Ultimately, because the Court determined that Boketo (irrespective of Macquarie’s dual interests) wore only one hat – that of an equity holder with a $15 million investment – it had the “unquestioned right” to block the bankruptcy filing. Therefore, the Court could dismiss the bankruptcy filing.
Why the Case is Interesting
Until this case, only six bankruptcy courts and one district court addressed whether a “golden share” shareholder could block a company from filing for bankruptcy where the consent requirement was embedded in the debtor’s organizational documents. The Court disregarded the relevance of a wholly-owned, controlled subsidiary of a creditor holding the “golden share” in allowing the shareholder to exercise its governance rights. The presiding judge, Judge Edward Ellington has certified the case for direct appeal to the Fifth Circuit.

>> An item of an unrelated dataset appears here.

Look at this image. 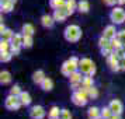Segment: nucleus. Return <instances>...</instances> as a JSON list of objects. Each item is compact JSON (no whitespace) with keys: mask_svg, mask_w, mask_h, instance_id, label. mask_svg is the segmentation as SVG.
<instances>
[{"mask_svg":"<svg viewBox=\"0 0 125 119\" xmlns=\"http://www.w3.org/2000/svg\"><path fill=\"white\" fill-rule=\"evenodd\" d=\"M10 46H11L10 41H3L1 39V42H0V53H1V52H7Z\"/></svg>","mask_w":125,"mask_h":119,"instance_id":"473e14b6","label":"nucleus"},{"mask_svg":"<svg viewBox=\"0 0 125 119\" xmlns=\"http://www.w3.org/2000/svg\"><path fill=\"white\" fill-rule=\"evenodd\" d=\"M69 17V13L66 10V7H62V9H58L53 11V18L55 21H59V23H63L66 18Z\"/></svg>","mask_w":125,"mask_h":119,"instance_id":"1a4fd4ad","label":"nucleus"},{"mask_svg":"<svg viewBox=\"0 0 125 119\" xmlns=\"http://www.w3.org/2000/svg\"><path fill=\"white\" fill-rule=\"evenodd\" d=\"M35 29L32 24H24L23 25V34L24 35H34Z\"/></svg>","mask_w":125,"mask_h":119,"instance_id":"bb28decb","label":"nucleus"},{"mask_svg":"<svg viewBox=\"0 0 125 119\" xmlns=\"http://www.w3.org/2000/svg\"><path fill=\"white\" fill-rule=\"evenodd\" d=\"M117 38H118L122 44H124V42H125V29H121V31H118V32H117Z\"/></svg>","mask_w":125,"mask_h":119,"instance_id":"e433bc0d","label":"nucleus"},{"mask_svg":"<svg viewBox=\"0 0 125 119\" xmlns=\"http://www.w3.org/2000/svg\"><path fill=\"white\" fill-rule=\"evenodd\" d=\"M86 91H87V95H89V98H93V100H94V98H97V97H98V91H97V88L94 87V85H93V87H89V88L86 87Z\"/></svg>","mask_w":125,"mask_h":119,"instance_id":"cd10ccee","label":"nucleus"},{"mask_svg":"<svg viewBox=\"0 0 125 119\" xmlns=\"http://www.w3.org/2000/svg\"><path fill=\"white\" fill-rule=\"evenodd\" d=\"M89 101V95H87V92L83 90H76L72 94V102H73L74 105H77V107H84L86 104Z\"/></svg>","mask_w":125,"mask_h":119,"instance_id":"20e7f679","label":"nucleus"},{"mask_svg":"<svg viewBox=\"0 0 125 119\" xmlns=\"http://www.w3.org/2000/svg\"><path fill=\"white\" fill-rule=\"evenodd\" d=\"M41 24H42L45 28H52L53 24H55V18H53V16H48V14H45V16L41 17Z\"/></svg>","mask_w":125,"mask_h":119,"instance_id":"9b49d317","label":"nucleus"},{"mask_svg":"<svg viewBox=\"0 0 125 119\" xmlns=\"http://www.w3.org/2000/svg\"><path fill=\"white\" fill-rule=\"evenodd\" d=\"M69 79H70V84H77V83H82V80H83V77H82V72H80V70L73 72V73L69 76Z\"/></svg>","mask_w":125,"mask_h":119,"instance_id":"dca6fc26","label":"nucleus"},{"mask_svg":"<svg viewBox=\"0 0 125 119\" xmlns=\"http://www.w3.org/2000/svg\"><path fill=\"white\" fill-rule=\"evenodd\" d=\"M14 4H16L14 0H1V11H4V13L11 11L14 9Z\"/></svg>","mask_w":125,"mask_h":119,"instance_id":"ddd939ff","label":"nucleus"},{"mask_svg":"<svg viewBox=\"0 0 125 119\" xmlns=\"http://www.w3.org/2000/svg\"><path fill=\"white\" fill-rule=\"evenodd\" d=\"M110 109L113 111V113H118V115H121L122 113V111H124V105H122V102L119 101V100H113V101L110 102Z\"/></svg>","mask_w":125,"mask_h":119,"instance_id":"9d476101","label":"nucleus"},{"mask_svg":"<svg viewBox=\"0 0 125 119\" xmlns=\"http://www.w3.org/2000/svg\"><path fill=\"white\" fill-rule=\"evenodd\" d=\"M11 45L16 46V48H21V46H24V35L14 34V37H13V39H11Z\"/></svg>","mask_w":125,"mask_h":119,"instance_id":"2eb2a0df","label":"nucleus"},{"mask_svg":"<svg viewBox=\"0 0 125 119\" xmlns=\"http://www.w3.org/2000/svg\"><path fill=\"white\" fill-rule=\"evenodd\" d=\"M65 7H66V10H68L69 16H72L74 13V10H77V3H76V0H66Z\"/></svg>","mask_w":125,"mask_h":119,"instance_id":"f3484780","label":"nucleus"},{"mask_svg":"<svg viewBox=\"0 0 125 119\" xmlns=\"http://www.w3.org/2000/svg\"><path fill=\"white\" fill-rule=\"evenodd\" d=\"M61 112H62V109H59L58 107H52L48 112V116L49 118H61Z\"/></svg>","mask_w":125,"mask_h":119,"instance_id":"a878e982","label":"nucleus"},{"mask_svg":"<svg viewBox=\"0 0 125 119\" xmlns=\"http://www.w3.org/2000/svg\"><path fill=\"white\" fill-rule=\"evenodd\" d=\"M107 62H108L110 69H111L113 72H119V70H121V67H119V55L115 51L107 57Z\"/></svg>","mask_w":125,"mask_h":119,"instance_id":"0eeeda50","label":"nucleus"},{"mask_svg":"<svg viewBox=\"0 0 125 119\" xmlns=\"http://www.w3.org/2000/svg\"><path fill=\"white\" fill-rule=\"evenodd\" d=\"M40 85H41V88H42L44 91H51L52 88H53V81H52L49 77H45V80H44Z\"/></svg>","mask_w":125,"mask_h":119,"instance_id":"4be33fe9","label":"nucleus"},{"mask_svg":"<svg viewBox=\"0 0 125 119\" xmlns=\"http://www.w3.org/2000/svg\"><path fill=\"white\" fill-rule=\"evenodd\" d=\"M1 34V39L3 41H10L11 42V39H13V37H14V32H13L11 29H4L3 32H0Z\"/></svg>","mask_w":125,"mask_h":119,"instance_id":"393cba45","label":"nucleus"},{"mask_svg":"<svg viewBox=\"0 0 125 119\" xmlns=\"http://www.w3.org/2000/svg\"><path fill=\"white\" fill-rule=\"evenodd\" d=\"M110 20H111L114 24L125 23V11L121 7H115V9H113V11L110 13Z\"/></svg>","mask_w":125,"mask_h":119,"instance_id":"39448f33","label":"nucleus"},{"mask_svg":"<svg viewBox=\"0 0 125 119\" xmlns=\"http://www.w3.org/2000/svg\"><path fill=\"white\" fill-rule=\"evenodd\" d=\"M45 109L41 107V105H34V107L30 109V118L31 119H44L45 118Z\"/></svg>","mask_w":125,"mask_h":119,"instance_id":"6e6552de","label":"nucleus"},{"mask_svg":"<svg viewBox=\"0 0 125 119\" xmlns=\"http://www.w3.org/2000/svg\"><path fill=\"white\" fill-rule=\"evenodd\" d=\"M79 70L84 74L94 76V73H96V66H94V63L91 62V59L83 57V59H80V62H79Z\"/></svg>","mask_w":125,"mask_h":119,"instance_id":"7ed1b4c3","label":"nucleus"},{"mask_svg":"<svg viewBox=\"0 0 125 119\" xmlns=\"http://www.w3.org/2000/svg\"><path fill=\"white\" fill-rule=\"evenodd\" d=\"M124 51H125V42H124Z\"/></svg>","mask_w":125,"mask_h":119,"instance_id":"a18cd8bd","label":"nucleus"},{"mask_svg":"<svg viewBox=\"0 0 125 119\" xmlns=\"http://www.w3.org/2000/svg\"><path fill=\"white\" fill-rule=\"evenodd\" d=\"M113 52H114L113 46L110 45V46H107V48H103V49H101V55H103V56H105V57H108Z\"/></svg>","mask_w":125,"mask_h":119,"instance_id":"f704fd0d","label":"nucleus"},{"mask_svg":"<svg viewBox=\"0 0 125 119\" xmlns=\"http://www.w3.org/2000/svg\"><path fill=\"white\" fill-rule=\"evenodd\" d=\"M0 55H1V56H0V60H1L3 63H6V62H10V60H11V57H13V53H11V51L1 52Z\"/></svg>","mask_w":125,"mask_h":119,"instance_id":"c85d7f7f","label":"nucleus"},{"mask_svg":"<svg viewBox=\"0 0 125 119\" xmlns=\"http://www.w3.org/2000/svg\"><path fill=\"white\" fill-rule=\"evenodd\" d=\"M117 32H118V31H115V27H114V25H108V27H105L104 31H103V37H105L108 39H113V38L117 37Z\"/></svg>","mask_w":125,"mask_h":119,"instance_id":"f8f14e48","label":"nucleus"},{"mask_svg":"<svg viewBox=\"0 0 125 119\" xmlns=\"http://www.w3.org/2000/svg\"><path fill=\"white\" fill-rule=\"evenodd\" d=\"M82 84H83V87H93L94 85V80H93V77H91L90 74H86V77H83V80H82Z\"/></svg>","mask_w":125,"mask_h":119,"instance_id":"b1692460","label":"nucleus"},{"mask_svg":"<svg viewBox=\"0 0 125 119\" xmlns=\"http://www.w3.org/2000/svg\"><path fill=\"white\" fill-rule=\"evenodd\" d=\"M10 94H11V95H16V97L20 95V94H21V88H20V85L18 84L13 85L11 88H10Z\"/></svg>","mask_w":125,"mask_h":119,"instance_id":"72a5a7b5","label":"nucleus"},{"mask_svg":"<svg viewBox=\"0 0 125 119\" xmlns=\"http://www.w3.org/2000/svg\"><path fill=\"white\" fill-rule=\"evenodd\" d=\"M117 3H118V4H121V6H122V4H125V0H117Z\"/></svg>","mask_w":125,"mask_h":119,"instance_id":"37998d69","label":"nucleus"},{"mask_svg":"<svg viewBox=\"0 0 125 119\" xmlns=\"http://www.w3.org/2000/svg\"><path fill=\"white\" fill-rule=\"evenodd\" d=\"M103 1H104L105 6H114V4L117 3V0H103Z\"/></svg>","mask_w":125,"mask_h":119,"instance_id":"ea45409f","label":"nucleus"},{"mask_svg":"<svg viewBox=\"0 0 125 119\" xmlns=\"http://www.w3.org/2000/svg\"><path fill=\"white\" fill-rule=\"evenodd\" d=\"M4 29H6V27H4V25H3V23H1V25H0V32H3V31H4Z\"/></svg>","mask_w":125,"mask_h":119,"instance_id":"79ce46f5","label":"nucleus"},{"mask_svg":"<svg viewBox=\"0 0 125 119\" xmlns=\"http://www.w3.org/2000/svg\"><path fill=\"white\" fill-rule=\"evenodd\" d=\"M119 67H121V70L125 72V55L119 57Z\"/></svg>","mask_w":125,"mask_h":119,"instance_id":"4c0bfd02","label":"nucleus"},{"mask_svg":"<svg viewBox=\"0 0 125 119\" xmlns=\"http://www.w3.org/2000/svg\"><path fill=\"white\" fill-rule=\"evenodd\" d=\"M87 115H89V118H90V119H103L101 118V109H98L97 107L89 108Z\"/></svg>","mask_w":125,"mask_h":119,"instance_id":"4468645a","label":"nucleus"},{"mask_svg":"<svg viewBox=\"0 0 125 119\" xmlns=\"http://www.w3.org/2000/svg\"><path fill=\"white\" fill-rule=\"evenodd\" d=\"M61 119H72V113L69 109H62L61 112Z\"/></svg>","mask_w":125,"mask_h":119,"instance_id":"c9c22d12","label":"nucleus"},{"mask_svg":"<svg viewBox=\"0 0 125 119\" xmlns=\"http://www.w3.org/2000/svg\"><path fill=\"white\" fill-rule=\"evenodd\" d=\"M111 45V39H108V38H105V37H103L98 39V46H100V49H103V48H107V46Z\"/></svg>","mask_w":125,"mask_h":119,"instance_id":"c756f323","label":"nucleus"},{"mask_svg":"<svg viewBox=\"0 0 125 119\" xmlns=\"http://www.w3.org/2000/svg\"><path fill=\"white\" fill-rule=\"evenodd\" d=\"M108 119H122V118H121V115H118V113H113Z\"/></svg>","mask_w":125,"mask_h":119,"instance_id":"a19ab883","label":"nucleus"},{"mask_svg":"<svg viewBox=\"0 0 125 119\" xmlns=\"http://www.w3.org/2000/svg\"><path fill=\"white\" fill-rule=\"evenodd\" d=\"M65 0H49V6L53 9V10H58V9H62L65 7Z\"/></svg>","mask_w":125,"mask_h":119,"instance_id":"5701e85b","label":"nucleus"},{"mask_svg":"<svg viewBox=\"0 0 125 119\" xmlns=\"http://www.w3.org/2000/svg\"><path fill=\"white\" fill-rule=\"evenodd\" d=\"M63 35H65V39L68 41V42H73L74 44V42H79V39L82 38V29H80L79 25L72 24V25L66 27Z\"/></svg>","mask_w":125,"mask_h":119,"instance_id":"f257e3e1","label":"nucleus"},{"mask_svg":"<svg viewBox=\"0 0 125 119\" xmlns=\"http://www.w3.org/2000/svg\"><path fill=\"white\" fill-rule=\"evenodd\" d=\"M18 98H20L21 105H30L31 104V95H30L27 91H21V94L18 95Z\"/></svg>","mask_w":125,"mask_h":119,"instance_id":"412c9836","label":"nucleus"},{"mask_svg":"<svg viewBox=\"0 0 125 119\" xmlns=\"http://www.w3.org/2000/svg\"><path fill=\"white\" fill-rule=\"evenodd\" d=\"M77 10H79L80 13H83V14L89 13V10H90V3H89L87 0H82V1H79V3H77Z\"/></svg>","mask_w":125,"mask_h":119,"instance_id":"6ab92c4d","label":"nucleus"},{"mask_svg":"<svg viewBox=\"0 0 125 119\" xmlns=\"http://www.w3.org/2000/svg\"><path fill=\"white\" fill-rule=\"evenodd\" d=\"M10 51H11L13 55H18L20 53V51H21V48H16V46H10Z\"/></svg>","mask_w":125,"mask_h":119,"instance_id":"58836bf2","label":"nucleus"},{"mask_svg":"<svg viewBox=\"0 0 125 119\" xmlns=\"http://www.w3.org/2000/svg\"><path fill=\"white\" fill-rule=\"evenodd\" d=\"M44 80H45V73H44L42 70H37V72L32 74V81H34L35 84H41Z\"/></svg>","mask_w":125,"mask_h":119,"instance_id":"a211bd4d","label":"nucleus"},{"mask_svg":"<svg viewBox=\"0 0 125 119\" xmlns=\"http://www.w3.org/2000/svg\"><path fill=\"white\" fill-rule=\"evenodd\" d=\"M111 115H113V111L110 109V107H104L101 109V118L103 119H108Z\"/></svg>","mask_w":125,"mask_h":119,"instance_id":"2f4dec72","label":"nucleus"},{"mask_svg":"<svg viewBox=\"0 0 125 119\" xmlns=\"http://www.w3.org/2000/svg\"><path fill=\"white\" fill-rule=\"evenodd\" d=\"M32 42H34L32 35H24V48H31L32 46Z\"/></svg>","mask_w":125,"mask_h":119,"instance_id":"7c9ffc66","label":"nucleus"},{"mask_svg":"<svg viewBox=\"0 0 125 119\" xmlns=\"http://www.w3.org/2000/svg\"><path fill=\"white\" fill-rule=\"evenodd\" d=\"M49 119H61V118H49Z\"/></svg>","mask_w":125,"mask_h":119,"instance_id":"c03bdc74","label":"nucleus"},{"mask_svg":"<svg viewBox=\"0 0 125 119\" xmlns=\"http://www.w3.org/2000/svg\"><path fill=\"white\" fill-rule=\"evenodd\" d=\"M4 107L9 109V111H17L18 108L21 107V102H20V98L16 95H11V94H9L6 98V101H4Z\"/></svg>","mask_w":125,"mask_h":119,"instance_id":"423d86ee","label":"nucleus"},{"mask_svg":"<svg viewBox=\"0 0 125 119\" xmlns=\"http://www.w3.org/2000/svg\"><path fill=\"white\" fill-rule=\"evenodd\" d=\"M79 62H80V60L76 56L70 57L69 60H66V62L62 64V69H61L62 74H63V76H66V77H69L73 72L79 70Z\"/></svg>","mask_w":125,"mask_h":119,"instance_id":"f03ea898","label":"nucleus"},{"mask_svg":"<svg viewBox=\"0 0 125 119\" xmlns=\"http://www.w3.org/2000/svg\"><path fill=\"white\" fill-rule=\"evenodd\" d=\"M0 83L3 85H7V84H10L11 83V74L9 73V72H1L0 73Z\"/></svg>","mask_w":125,"mask_h":119,"instance_id":"aec40b11","label":"nucleus"}]
</instances>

If the Fifth Circuit accepts the direct appeal, this will be the first time a Circuit Court has been asked to address this issue. The Fifth Circuit’s decision may shape the landscape for structuring a loan. Depending on the Fifth Circuit’s decision, creditors may structure loans to grant an affiliated equity holder a golden share approval right to any bankruptcy filing. Although not specifically addressed in the decision, the debt at issue ($3 million) followed the much more substantial equity investment ($15 million) in the Debtor. This is not a case where the lender is taking equity of the borrower as part of the initial loan transaction where the issuance of the equity is not in exchange for a separate investment, as opposed to part of the overall loan transaction.